So hervorragend die Interimspielstätte des Orchesters in der Tonhalle Maag war, so technisch ausgeklügelt und erstaunlich gut die Akustik im Holzbox-Provisorium, so cool der Industrial-Touch der alten Zahnradfabrik – an die akustische Qualität des altehrwürdigen und jetzt frisch renovierten Tonhalle-Saals am See kam die Maag nie ganz heran.
Akustik für den noblen Glanz
Zurück im Grossen Tonhalle-Saal am See ist das klangliche Gesamtbild homogener. Selbst wenn das Hausorchester unter Partituranweisungen «grob» oder «mit furchtbarer Gewalt» spielt, schmerzen die Ohren nicht.
Die Töne finden noch besser zueinander, die Akustik schmeichelt insbesondere dem Streicherklang und verleiht dem Blech einen noblen Glanz.
Auch dem Vergleich mit dem modernen, höhlenartigen Saal der Elbphilharmonie in Hamburg hält die Zürcher Tonhalle stand. Zwar bietet auch der Hamburger Saal eine hervorragende Akustik, allerdings in seiner Trennschärfe eine eher analytisch-erzieherische. Der Zürcher Tonhalle-Saal entfaltet eine wärmere, vielleicht sogar edlere Wirkung.
Riesensinfonie zum Auftakt
Für einmal stand bei dieser Saaleröffnung nicht wie sooft die 9. von Beethoven, sondern die 3. von Gustav Mahler auf dem Programm. Sie ist fast vom gleichen «Baujahr» wie die Tonhalle selbst.
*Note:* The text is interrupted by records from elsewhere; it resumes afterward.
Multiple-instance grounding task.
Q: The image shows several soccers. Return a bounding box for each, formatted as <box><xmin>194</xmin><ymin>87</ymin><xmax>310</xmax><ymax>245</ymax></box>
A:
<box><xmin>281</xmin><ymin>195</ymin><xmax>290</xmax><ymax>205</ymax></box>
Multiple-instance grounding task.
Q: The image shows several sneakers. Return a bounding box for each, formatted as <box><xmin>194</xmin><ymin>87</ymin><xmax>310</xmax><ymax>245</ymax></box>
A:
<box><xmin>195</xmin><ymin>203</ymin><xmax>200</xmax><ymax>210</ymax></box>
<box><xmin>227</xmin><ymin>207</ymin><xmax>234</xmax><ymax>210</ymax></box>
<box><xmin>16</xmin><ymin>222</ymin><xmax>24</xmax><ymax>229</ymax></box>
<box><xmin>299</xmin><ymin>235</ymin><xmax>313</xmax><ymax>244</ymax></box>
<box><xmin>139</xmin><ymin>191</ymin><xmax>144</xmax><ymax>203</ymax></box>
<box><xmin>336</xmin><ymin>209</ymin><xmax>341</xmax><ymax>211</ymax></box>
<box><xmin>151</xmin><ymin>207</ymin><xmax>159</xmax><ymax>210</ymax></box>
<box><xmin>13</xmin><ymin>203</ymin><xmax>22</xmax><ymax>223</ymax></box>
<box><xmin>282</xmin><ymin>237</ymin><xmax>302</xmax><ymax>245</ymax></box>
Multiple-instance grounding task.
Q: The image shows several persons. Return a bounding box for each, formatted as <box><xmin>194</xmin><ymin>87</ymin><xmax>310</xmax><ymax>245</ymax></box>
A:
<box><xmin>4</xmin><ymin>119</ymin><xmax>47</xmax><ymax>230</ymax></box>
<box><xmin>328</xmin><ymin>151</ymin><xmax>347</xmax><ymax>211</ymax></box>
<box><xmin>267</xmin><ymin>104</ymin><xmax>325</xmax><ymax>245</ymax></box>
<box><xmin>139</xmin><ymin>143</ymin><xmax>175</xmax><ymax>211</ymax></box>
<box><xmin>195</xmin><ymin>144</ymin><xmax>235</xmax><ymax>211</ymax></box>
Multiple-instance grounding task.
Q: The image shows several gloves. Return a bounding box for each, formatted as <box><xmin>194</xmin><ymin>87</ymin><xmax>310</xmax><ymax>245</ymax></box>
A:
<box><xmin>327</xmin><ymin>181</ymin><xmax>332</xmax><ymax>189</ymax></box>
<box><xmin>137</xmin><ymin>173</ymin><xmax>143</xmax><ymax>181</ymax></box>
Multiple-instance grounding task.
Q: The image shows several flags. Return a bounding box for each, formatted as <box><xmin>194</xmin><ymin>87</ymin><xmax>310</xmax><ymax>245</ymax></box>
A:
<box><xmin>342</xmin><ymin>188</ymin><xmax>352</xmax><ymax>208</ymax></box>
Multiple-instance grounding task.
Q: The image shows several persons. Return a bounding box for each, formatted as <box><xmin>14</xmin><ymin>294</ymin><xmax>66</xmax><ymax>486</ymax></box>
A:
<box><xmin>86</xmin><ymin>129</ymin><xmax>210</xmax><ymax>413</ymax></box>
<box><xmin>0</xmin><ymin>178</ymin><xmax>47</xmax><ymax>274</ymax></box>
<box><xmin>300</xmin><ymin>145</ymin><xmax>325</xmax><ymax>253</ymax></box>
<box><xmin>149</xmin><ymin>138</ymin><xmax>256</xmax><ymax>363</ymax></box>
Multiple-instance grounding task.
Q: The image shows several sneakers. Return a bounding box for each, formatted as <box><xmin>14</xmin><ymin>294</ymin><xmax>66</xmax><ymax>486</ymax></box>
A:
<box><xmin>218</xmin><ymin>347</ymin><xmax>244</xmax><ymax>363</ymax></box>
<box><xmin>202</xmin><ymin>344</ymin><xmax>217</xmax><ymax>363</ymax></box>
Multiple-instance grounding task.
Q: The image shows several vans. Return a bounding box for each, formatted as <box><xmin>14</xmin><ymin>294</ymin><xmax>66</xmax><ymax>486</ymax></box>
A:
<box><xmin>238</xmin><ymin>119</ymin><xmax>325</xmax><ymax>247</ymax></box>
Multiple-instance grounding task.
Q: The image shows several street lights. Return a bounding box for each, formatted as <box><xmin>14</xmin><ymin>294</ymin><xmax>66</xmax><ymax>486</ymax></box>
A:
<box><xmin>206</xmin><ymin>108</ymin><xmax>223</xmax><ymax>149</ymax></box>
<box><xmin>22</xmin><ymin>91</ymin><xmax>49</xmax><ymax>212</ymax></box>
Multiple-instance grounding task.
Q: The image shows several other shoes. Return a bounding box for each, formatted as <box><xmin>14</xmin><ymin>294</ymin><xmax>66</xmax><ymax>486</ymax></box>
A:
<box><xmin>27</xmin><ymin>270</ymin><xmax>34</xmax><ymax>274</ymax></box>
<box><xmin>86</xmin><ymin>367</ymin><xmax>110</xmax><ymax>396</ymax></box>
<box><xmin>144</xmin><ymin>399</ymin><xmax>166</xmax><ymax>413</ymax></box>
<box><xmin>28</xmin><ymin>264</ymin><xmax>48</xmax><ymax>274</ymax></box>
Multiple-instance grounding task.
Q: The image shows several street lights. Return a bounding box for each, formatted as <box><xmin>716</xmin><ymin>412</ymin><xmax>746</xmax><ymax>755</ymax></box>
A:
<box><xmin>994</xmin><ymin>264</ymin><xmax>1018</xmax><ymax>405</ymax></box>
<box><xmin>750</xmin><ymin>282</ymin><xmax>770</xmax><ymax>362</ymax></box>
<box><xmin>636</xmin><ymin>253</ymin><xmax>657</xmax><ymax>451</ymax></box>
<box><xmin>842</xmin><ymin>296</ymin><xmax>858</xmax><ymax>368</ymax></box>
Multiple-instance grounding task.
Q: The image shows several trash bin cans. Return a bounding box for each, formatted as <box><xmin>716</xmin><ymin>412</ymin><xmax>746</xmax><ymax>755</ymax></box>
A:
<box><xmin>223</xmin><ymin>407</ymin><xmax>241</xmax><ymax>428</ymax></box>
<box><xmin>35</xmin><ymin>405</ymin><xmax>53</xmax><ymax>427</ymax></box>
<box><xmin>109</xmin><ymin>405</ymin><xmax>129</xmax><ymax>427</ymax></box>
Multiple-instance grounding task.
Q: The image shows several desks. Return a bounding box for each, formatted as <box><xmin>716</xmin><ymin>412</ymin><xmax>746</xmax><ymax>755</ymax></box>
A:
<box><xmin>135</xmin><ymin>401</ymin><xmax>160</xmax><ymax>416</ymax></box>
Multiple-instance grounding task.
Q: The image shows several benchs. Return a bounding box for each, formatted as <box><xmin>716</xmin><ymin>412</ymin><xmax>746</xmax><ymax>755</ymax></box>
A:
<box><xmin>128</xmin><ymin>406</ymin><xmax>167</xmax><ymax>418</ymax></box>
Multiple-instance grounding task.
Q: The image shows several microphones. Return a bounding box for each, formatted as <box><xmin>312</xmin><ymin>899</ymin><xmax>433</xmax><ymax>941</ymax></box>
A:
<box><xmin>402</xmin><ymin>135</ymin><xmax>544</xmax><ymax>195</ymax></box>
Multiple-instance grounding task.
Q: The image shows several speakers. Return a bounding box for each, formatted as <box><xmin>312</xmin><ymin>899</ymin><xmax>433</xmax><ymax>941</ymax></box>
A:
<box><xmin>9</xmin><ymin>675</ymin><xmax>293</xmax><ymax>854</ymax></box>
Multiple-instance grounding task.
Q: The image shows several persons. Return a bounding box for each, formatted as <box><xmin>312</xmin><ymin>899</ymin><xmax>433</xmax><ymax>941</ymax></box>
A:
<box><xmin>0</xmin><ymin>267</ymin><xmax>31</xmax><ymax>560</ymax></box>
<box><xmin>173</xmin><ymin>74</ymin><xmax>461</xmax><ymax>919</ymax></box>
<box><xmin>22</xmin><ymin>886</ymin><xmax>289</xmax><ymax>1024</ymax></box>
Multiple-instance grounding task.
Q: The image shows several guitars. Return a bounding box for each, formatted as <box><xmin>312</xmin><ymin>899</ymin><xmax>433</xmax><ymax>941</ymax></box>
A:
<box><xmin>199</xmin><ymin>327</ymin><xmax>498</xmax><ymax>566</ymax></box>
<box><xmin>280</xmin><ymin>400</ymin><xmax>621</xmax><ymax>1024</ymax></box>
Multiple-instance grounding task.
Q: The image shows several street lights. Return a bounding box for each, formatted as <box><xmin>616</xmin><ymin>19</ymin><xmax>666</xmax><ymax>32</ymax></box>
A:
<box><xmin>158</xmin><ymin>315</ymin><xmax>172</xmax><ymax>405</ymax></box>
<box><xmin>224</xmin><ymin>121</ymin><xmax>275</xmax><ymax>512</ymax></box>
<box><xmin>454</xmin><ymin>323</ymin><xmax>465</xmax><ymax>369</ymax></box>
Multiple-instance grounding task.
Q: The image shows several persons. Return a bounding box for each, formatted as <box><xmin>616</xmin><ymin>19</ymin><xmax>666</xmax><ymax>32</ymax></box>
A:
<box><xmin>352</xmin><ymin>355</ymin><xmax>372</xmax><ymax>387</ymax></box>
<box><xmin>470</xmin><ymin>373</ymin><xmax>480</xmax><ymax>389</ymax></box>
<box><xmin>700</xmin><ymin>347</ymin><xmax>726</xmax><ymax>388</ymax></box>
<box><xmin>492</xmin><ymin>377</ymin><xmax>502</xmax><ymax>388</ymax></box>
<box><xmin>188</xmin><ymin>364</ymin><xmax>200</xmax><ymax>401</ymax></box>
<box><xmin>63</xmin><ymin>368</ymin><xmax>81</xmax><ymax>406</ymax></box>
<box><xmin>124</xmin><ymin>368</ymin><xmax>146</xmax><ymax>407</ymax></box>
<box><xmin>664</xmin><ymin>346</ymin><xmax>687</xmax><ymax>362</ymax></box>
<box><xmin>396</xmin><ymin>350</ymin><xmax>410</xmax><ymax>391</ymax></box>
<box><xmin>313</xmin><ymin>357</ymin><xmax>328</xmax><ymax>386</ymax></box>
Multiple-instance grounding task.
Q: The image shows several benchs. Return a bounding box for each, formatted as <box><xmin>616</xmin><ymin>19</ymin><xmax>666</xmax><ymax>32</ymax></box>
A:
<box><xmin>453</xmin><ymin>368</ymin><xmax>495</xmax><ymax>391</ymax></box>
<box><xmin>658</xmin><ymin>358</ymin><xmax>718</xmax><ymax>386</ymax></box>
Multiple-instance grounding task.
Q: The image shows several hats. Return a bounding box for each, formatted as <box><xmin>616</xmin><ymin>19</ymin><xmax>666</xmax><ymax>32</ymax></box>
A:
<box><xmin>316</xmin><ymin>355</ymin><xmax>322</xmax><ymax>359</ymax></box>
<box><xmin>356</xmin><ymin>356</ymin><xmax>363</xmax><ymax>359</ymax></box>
Mit der Sinfonie demonstrieren der Dirigent und das Orchester nicht nur ihre eigenen klanglichen Qualitäten, sondern auch die des Saals. Zu den fast restlos besetzten Publikumsplätzen (dank Covid-Zertifikatspflicht) gesellte sich also ein Grossaufgebot auf der Bühne mit über 160 Musizierenden inklusive Frauen-, Knabenchor und Alt-Solistin.
Mehr als eineinhalb Stunden hatte das Publikum Zeit, im noblen Tonhalle-Sound zu baden. Mit der gewaltigen Sinfonie in d-Moll stellt der Komponist eine Art Schöpfungsgeschichte bis zum ergreifenden Abgesang über die Liebe musikalisch dar.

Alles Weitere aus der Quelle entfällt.